BEGIN
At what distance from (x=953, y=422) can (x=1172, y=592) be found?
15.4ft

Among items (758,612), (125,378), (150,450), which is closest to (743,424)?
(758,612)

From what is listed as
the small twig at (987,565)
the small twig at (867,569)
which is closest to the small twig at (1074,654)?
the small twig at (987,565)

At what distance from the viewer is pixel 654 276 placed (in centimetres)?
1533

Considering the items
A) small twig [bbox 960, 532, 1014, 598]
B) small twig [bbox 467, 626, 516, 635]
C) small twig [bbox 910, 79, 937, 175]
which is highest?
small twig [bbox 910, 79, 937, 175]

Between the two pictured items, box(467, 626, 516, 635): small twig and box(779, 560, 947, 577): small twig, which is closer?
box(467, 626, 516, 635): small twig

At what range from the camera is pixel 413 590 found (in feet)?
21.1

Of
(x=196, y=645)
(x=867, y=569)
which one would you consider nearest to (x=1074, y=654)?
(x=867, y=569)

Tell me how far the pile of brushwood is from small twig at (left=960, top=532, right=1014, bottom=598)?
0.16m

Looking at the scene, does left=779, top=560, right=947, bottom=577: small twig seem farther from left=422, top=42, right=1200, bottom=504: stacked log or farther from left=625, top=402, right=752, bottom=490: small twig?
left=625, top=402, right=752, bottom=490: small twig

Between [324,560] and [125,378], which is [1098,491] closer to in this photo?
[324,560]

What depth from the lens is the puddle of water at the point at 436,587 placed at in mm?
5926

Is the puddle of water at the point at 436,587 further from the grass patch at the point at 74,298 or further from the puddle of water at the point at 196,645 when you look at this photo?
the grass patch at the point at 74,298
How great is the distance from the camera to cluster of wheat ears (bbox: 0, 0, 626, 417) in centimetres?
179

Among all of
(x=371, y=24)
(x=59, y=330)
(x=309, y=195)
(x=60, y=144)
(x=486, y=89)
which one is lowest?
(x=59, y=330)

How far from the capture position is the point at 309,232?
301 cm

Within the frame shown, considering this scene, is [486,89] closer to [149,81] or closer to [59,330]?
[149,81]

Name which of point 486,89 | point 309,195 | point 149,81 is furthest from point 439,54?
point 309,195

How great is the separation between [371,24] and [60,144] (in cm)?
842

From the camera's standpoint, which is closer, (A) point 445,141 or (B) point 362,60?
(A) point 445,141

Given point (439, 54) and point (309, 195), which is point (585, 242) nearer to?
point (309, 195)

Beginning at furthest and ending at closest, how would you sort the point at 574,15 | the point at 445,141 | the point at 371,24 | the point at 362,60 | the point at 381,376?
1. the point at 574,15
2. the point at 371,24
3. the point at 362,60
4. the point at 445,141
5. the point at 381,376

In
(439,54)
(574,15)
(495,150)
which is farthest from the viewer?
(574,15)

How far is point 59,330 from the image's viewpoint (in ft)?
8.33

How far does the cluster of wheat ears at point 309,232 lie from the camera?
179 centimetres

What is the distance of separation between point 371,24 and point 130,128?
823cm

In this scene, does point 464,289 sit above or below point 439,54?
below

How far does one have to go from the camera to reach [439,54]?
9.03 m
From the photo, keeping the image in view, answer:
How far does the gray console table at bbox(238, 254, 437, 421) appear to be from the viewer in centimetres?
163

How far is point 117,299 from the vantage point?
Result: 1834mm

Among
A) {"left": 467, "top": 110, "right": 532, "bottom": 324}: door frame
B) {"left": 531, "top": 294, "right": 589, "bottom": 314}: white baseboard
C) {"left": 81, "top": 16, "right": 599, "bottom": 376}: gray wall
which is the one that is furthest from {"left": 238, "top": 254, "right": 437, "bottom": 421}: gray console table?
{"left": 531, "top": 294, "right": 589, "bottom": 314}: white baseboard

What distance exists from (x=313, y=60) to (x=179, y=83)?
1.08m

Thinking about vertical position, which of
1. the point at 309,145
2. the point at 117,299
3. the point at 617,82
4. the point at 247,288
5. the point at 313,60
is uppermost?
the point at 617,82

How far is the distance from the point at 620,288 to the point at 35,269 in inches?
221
END
_Exercise brief:_
Each record above should be restated word for word.

_Finished task:_
At what distance from (x=953, y=422) can (x=1172, y=592) be found?
15.4ft

Among items (758,612), (125,378), (150,450), which is closest to (743,424)?
(758,612)

From what is listed as
the small twig at (987,565)
the small twig at (867,569)
which is closest to the small twig at (1074,654)?
the small twig at (987,565)

At what distance from the viewer is pixel 654 276 placed (in centimetres)?
1533

Considering the items
A) small twig [bbox 960, 532, 1014, 598]
B) small twig [bbox 467, 626, 516, 635]
C) small twig [bbox 910, 79, 937, 175]
which is highest?
small twig [bbox 910, 79, 937, 175]

Between the two pictured items, box(467, 626, 516, 635): small twig and box(779, 560, 947, 577): small twig, which is closer?
box(467, 626, 516, 635): small twig

At what range from the camera is pixel 413 590 found (in feet)?
21.1

Of
(x=196, y=645)
(x=867, y=569)
which one would you consider nearest to (x=1074, y=654)?
(x=867, y=569)

Tell me how far the pile of brushwood is from small twig at (left=960, top=532, right=1014, bottom=598)?
0.16m

Looking at the scene, does left=779, top=560, right=947, bottom=577: small twig seem farther from left=422, top=42, right=1200, bottom=504: stacked log or farther from left=625, top=402, right=752, bottom=490: small twig?
left=625, top=402, right=752, bottom=490: small twig

Between [324,560] and [125,378], which is [1098,491] closer to in this photo?
[324,560]

What depth from the lens is the puddle of water at the point at 436,587 placed at in mm?
5926

Is the puddle of water at the point at 436,587 further from the grass patch at the point at 74,298 or further from the puddle of water at the point at 196,645 when you look at this photo?
the grass patch at the point at 74,298
How great is the distance from the camera to cluster of wheat ears (bbox: 0, 0, 626, 417) in centimetres?
179

Among all of
(x=371, y=24)
(x=59, y=330)
(x=309, y=195)
(x=60, y=144)
(x=486, y=89)
which one is lowest?
(x=59, y=330)

How far from the capture position is the point at 309,232?
301 cm

Within the frame shown, considering this scene, is [486,89] closer to [149,81] or closer to [59,330]?
[149,81]

Name which of point 486,89 | point 309,195 | point 149,81 is furthest from point 439,54?
point 309,195

How great is the separation between [371,24] and [60,144] (in cm)?
842

From the camera's standpoint, which is closer, (A) point 445,141 or (B) point 362,60?
(A) point 445,141

Given point (439, 54) and point (309, 195), which is point (585, 242) nearer to?
point (309, 195)

Beginning at furthest and ending at closest, how would you sort the point at 574,15 | the point at 445,141 | the point at 371,24 | the point at 362,60 | the point at 381,376?
1. the point at 574,15
2. the point at 371,24
3. the point at 362,60
4. the point at 445,141
5. the point at 381,376

In
(439,54)
(574,15)
(495,150)
which is farthest from the viewer?
(574,15)

How far is point 59,330 from the image's viewpoint (in ft)?
8.33

How far does the cluster of wheat ears at point 309,232 lie from the camera?
179 centimetres

What is the distance of separation between point 371,24 and point 130,128?
823cm

In this scene, does point 464,289 sit above or below point 439,54?
below

How far does one have to go from the camera to reach [439,54]?
9.03 m
From the photo, keeping the image in view, answer:
How far does the gray console table at bbox(238, 254, 437, 421) appear to be from the viewer in centimetres?
163

How far is point 117,299 from the vantage point?
Result: 1834mm

Among
A) {"left": 467, "top": 110, "right": 532, "bottom": 324}: door frame
B) {"left": 531, "top": 294, "right": 589, "bottom": 314}: white baseboard
C) {"left": 81, "top": 16, "right": 599, "bottom": 376}: gray wall
which is the one that is furthest from {"left": 238, "top": 254, "right": 437, "bottom": 421}: gray console table?
{"left": 531, "top": 294, "right": 589, "bottom": 314}: white baseboard

What distance exists from (x=313, y=60) to (x=179, y=83)?
1.08m

Thinking about vertical position, which of
1. the point at 309,145
2. the point at 117,299
3. the point at 617,82
4. the point at 247,288
5. the point at 313,60
is uppermost?
the point at 617,82

How far is the distance from the point at 620,288 to the point at 35,269 in inches?
221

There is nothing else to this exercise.